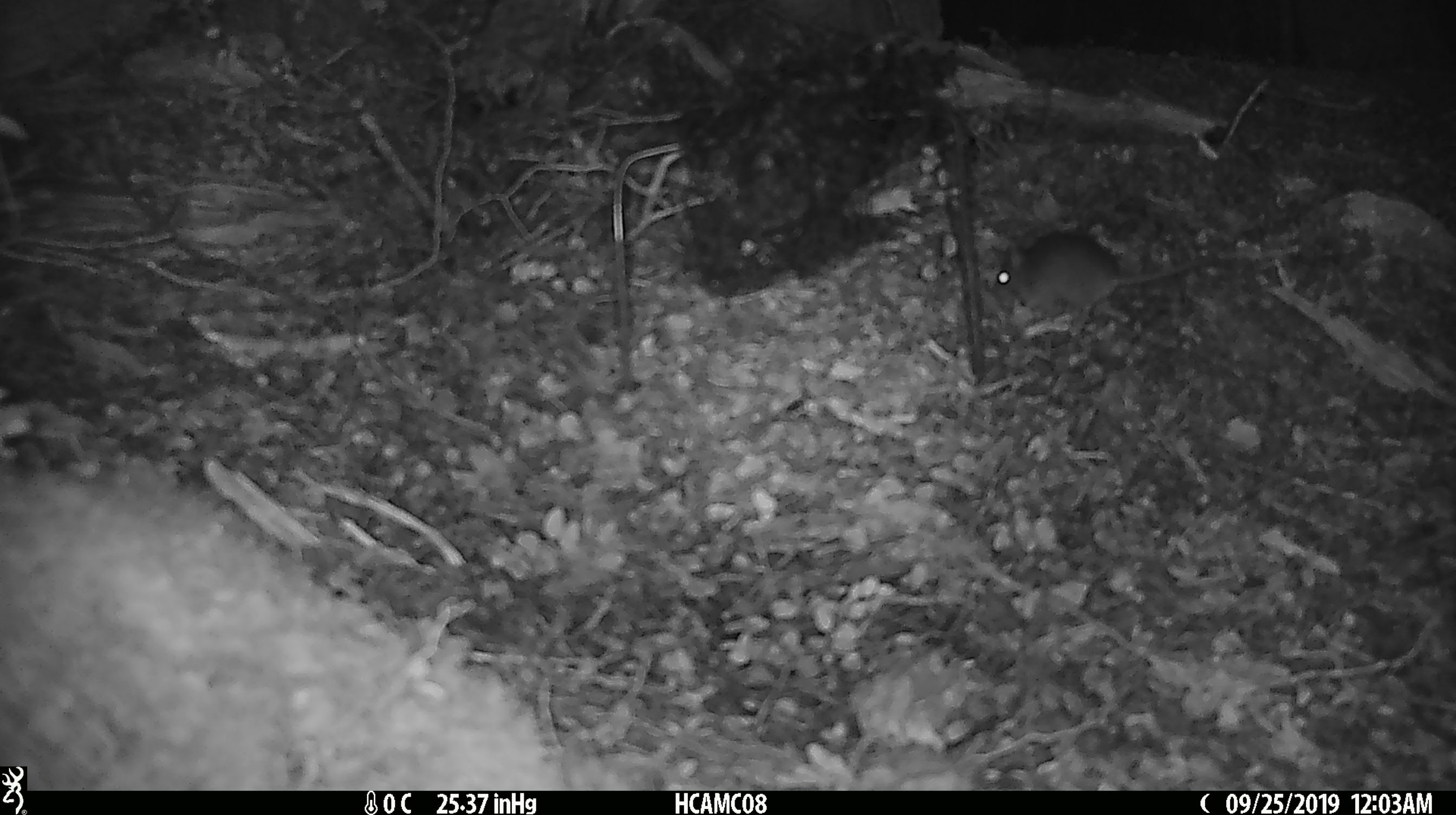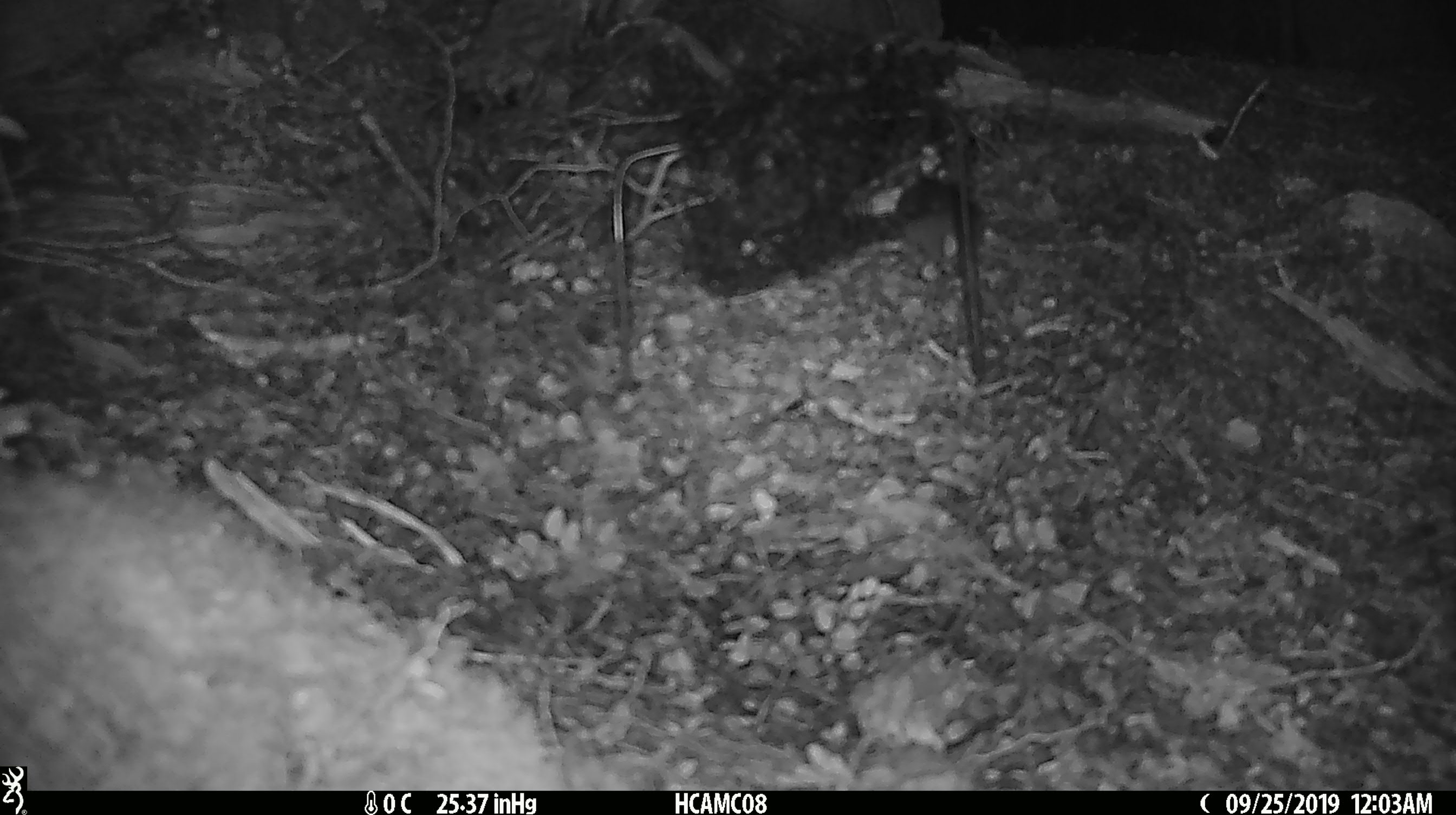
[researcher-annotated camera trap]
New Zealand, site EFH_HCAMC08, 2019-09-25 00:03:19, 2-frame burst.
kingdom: Animalia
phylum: Chordata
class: Mammalia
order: Rodentia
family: Muridae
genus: Mus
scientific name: Mus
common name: mouse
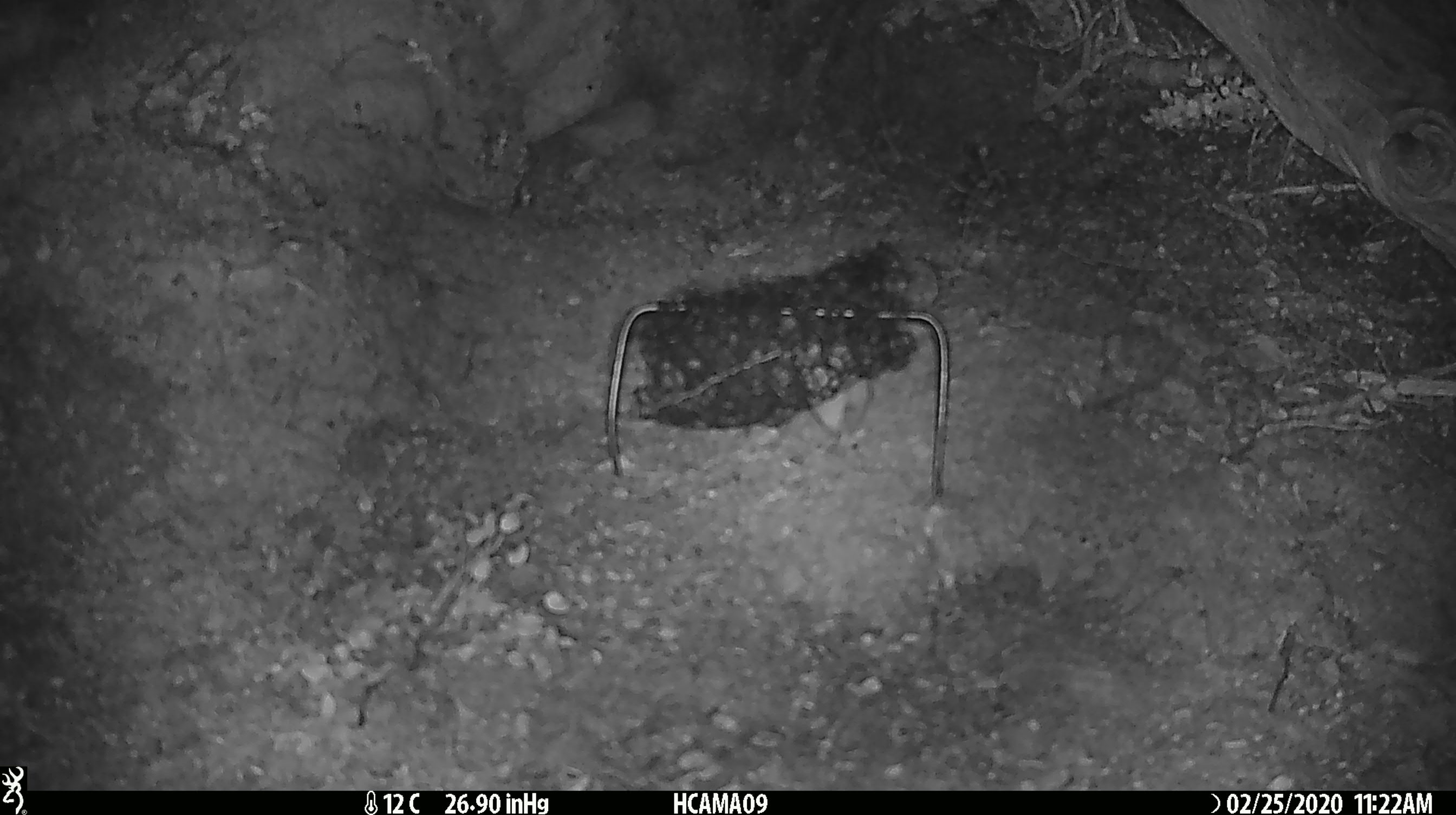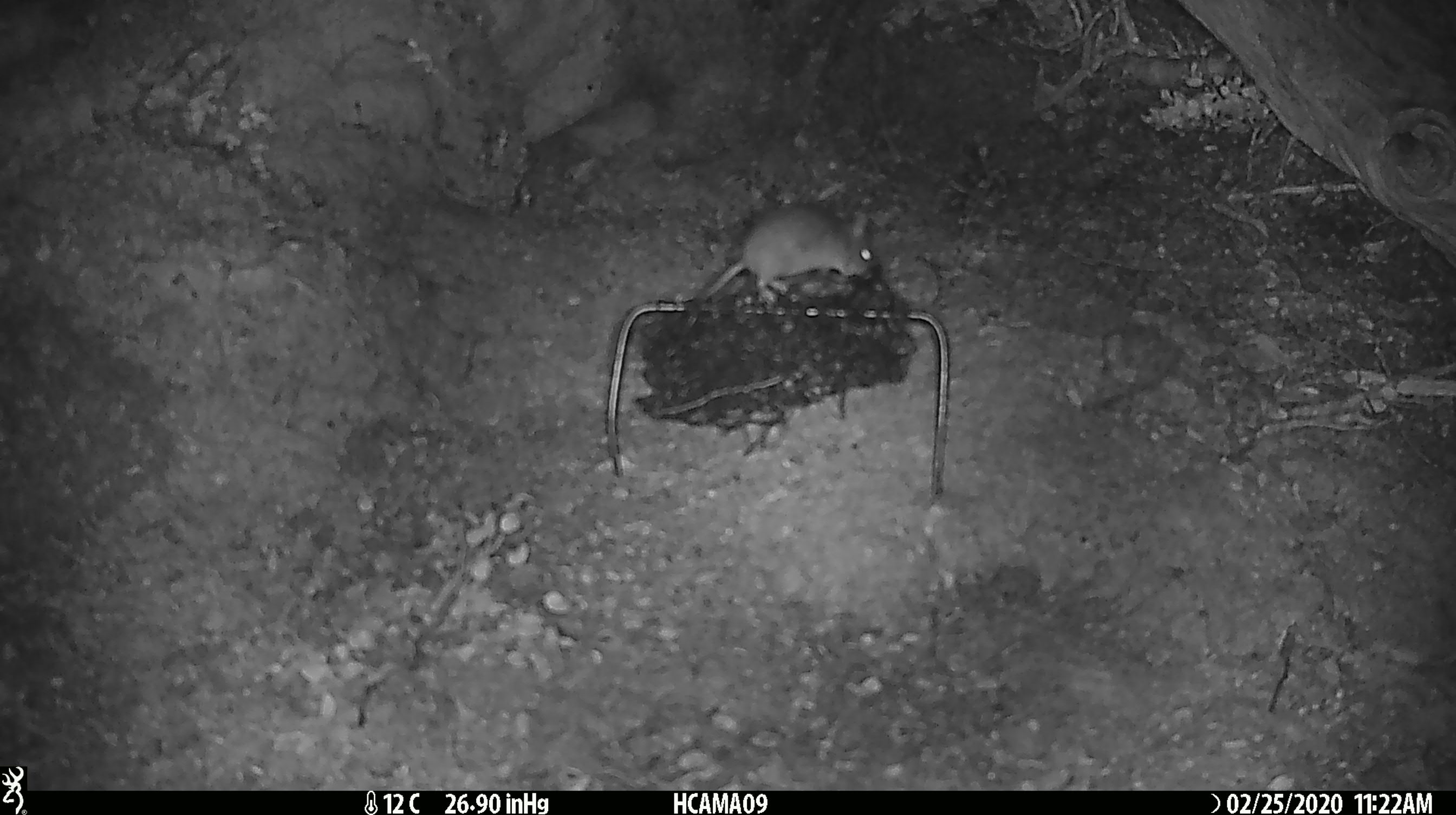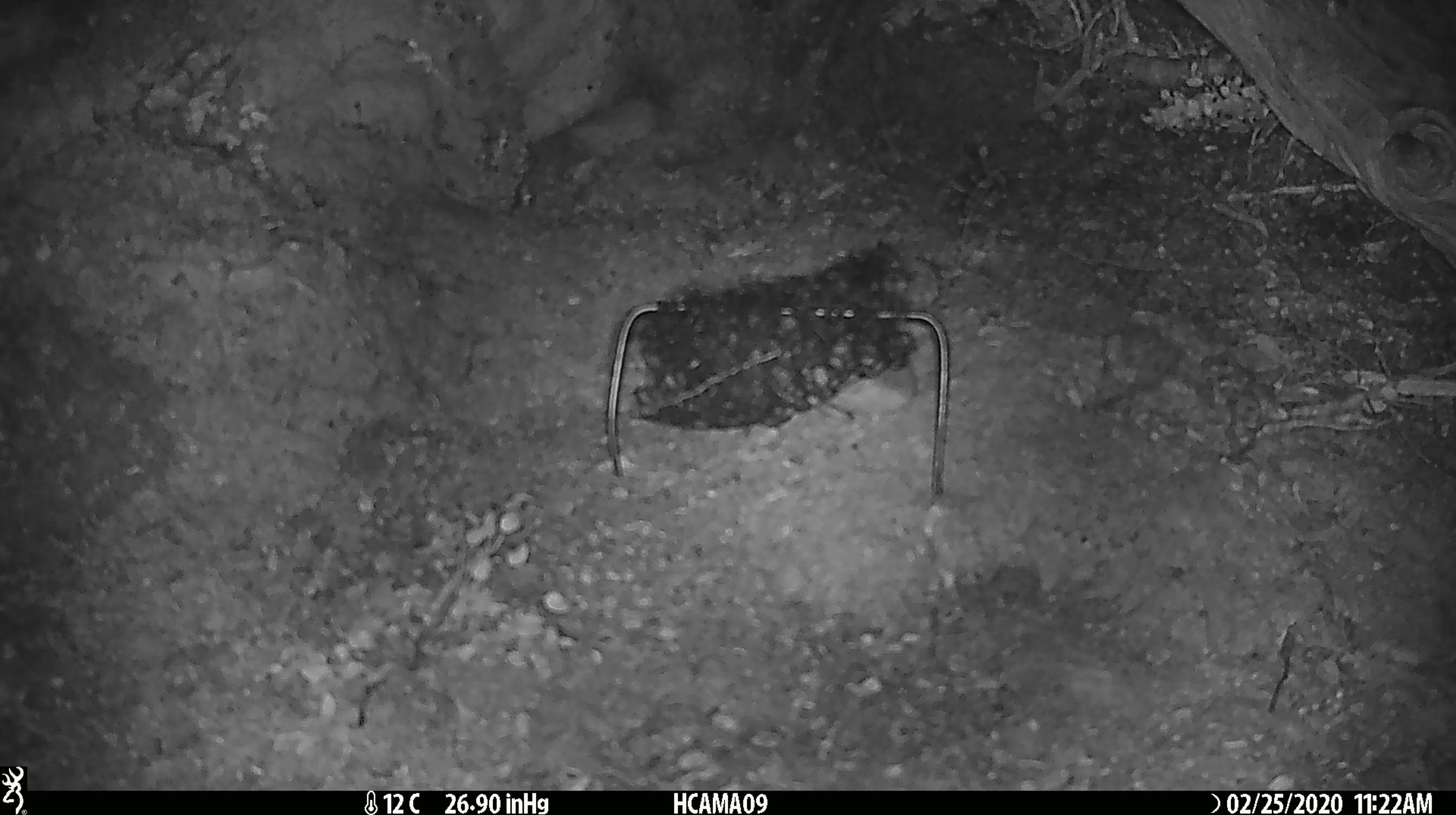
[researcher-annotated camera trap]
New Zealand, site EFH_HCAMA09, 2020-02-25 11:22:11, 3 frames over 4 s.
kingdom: Animalia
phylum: Chordata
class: Mammalia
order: Rodentia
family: Muridae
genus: Mus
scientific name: Mus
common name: mouse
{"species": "mouse (Mus)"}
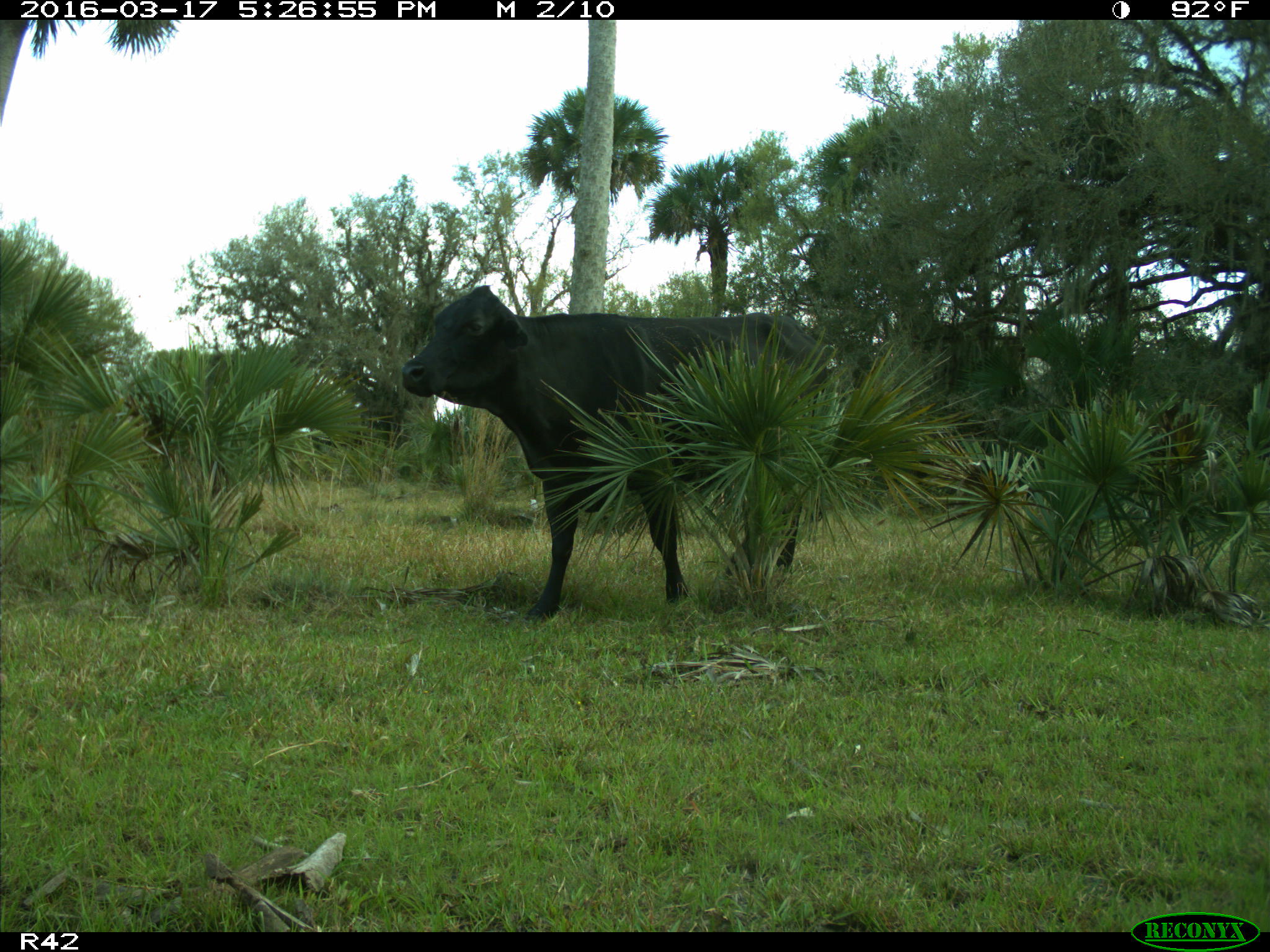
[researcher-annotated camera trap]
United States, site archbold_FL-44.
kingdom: Animalia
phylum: Chordata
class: Mammalia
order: Artiodactyla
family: Bovidae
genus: Bos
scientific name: Bos taurus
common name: domestic cow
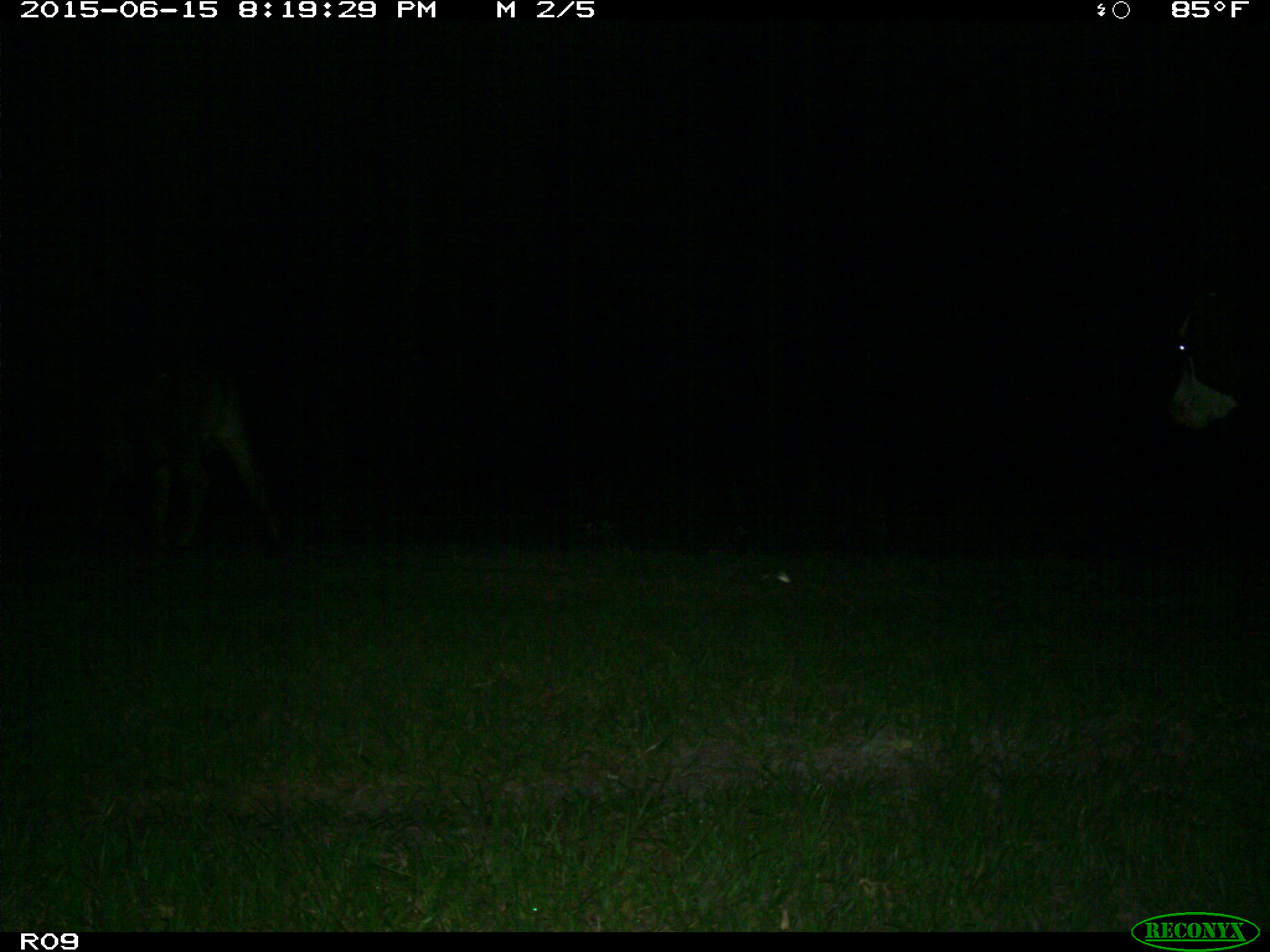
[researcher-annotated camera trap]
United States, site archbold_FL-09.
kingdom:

* _Exercise prompt_
Please repeat every record above exactly, but leave out the pictures.

* _Expected answer_
[researcher-annotated camera trap]
New Zealand, site EFH_HCAMC08, 2019-09-25 00:03:19, 2-frame burst.
kingdom: Animalia
phylum: Chordata
class: Mammalia
order: Rodentia
family: Muridae
genus: Mus
scientific name: Mus
common name: mouse
[researcher-annotated camera trap]
New Zealand, site EFH_HCAMA09, 2020-02-25 11:22:11, 3 frames over 4 s.
kingdom: Animalia
phylum: Chordata
class: Mammalia
order: Rodentia
family: Muridae
genus: Mus
scientific name: Mus
common name: mouse
{"species": "mouse (Mus)"}
[researcher-annotated camera trap]
United States, site archbold_FL-44.
kingdom: Animalia
phylum: Chordata
class: Mammalia
order: Artiodactyla
family: Bovidae
genus: Bos
scientific name: Bos taurus
common name: domestic cow
[researcher-annotated camera trap]
United States, site archbold_FL-09.
kingdom:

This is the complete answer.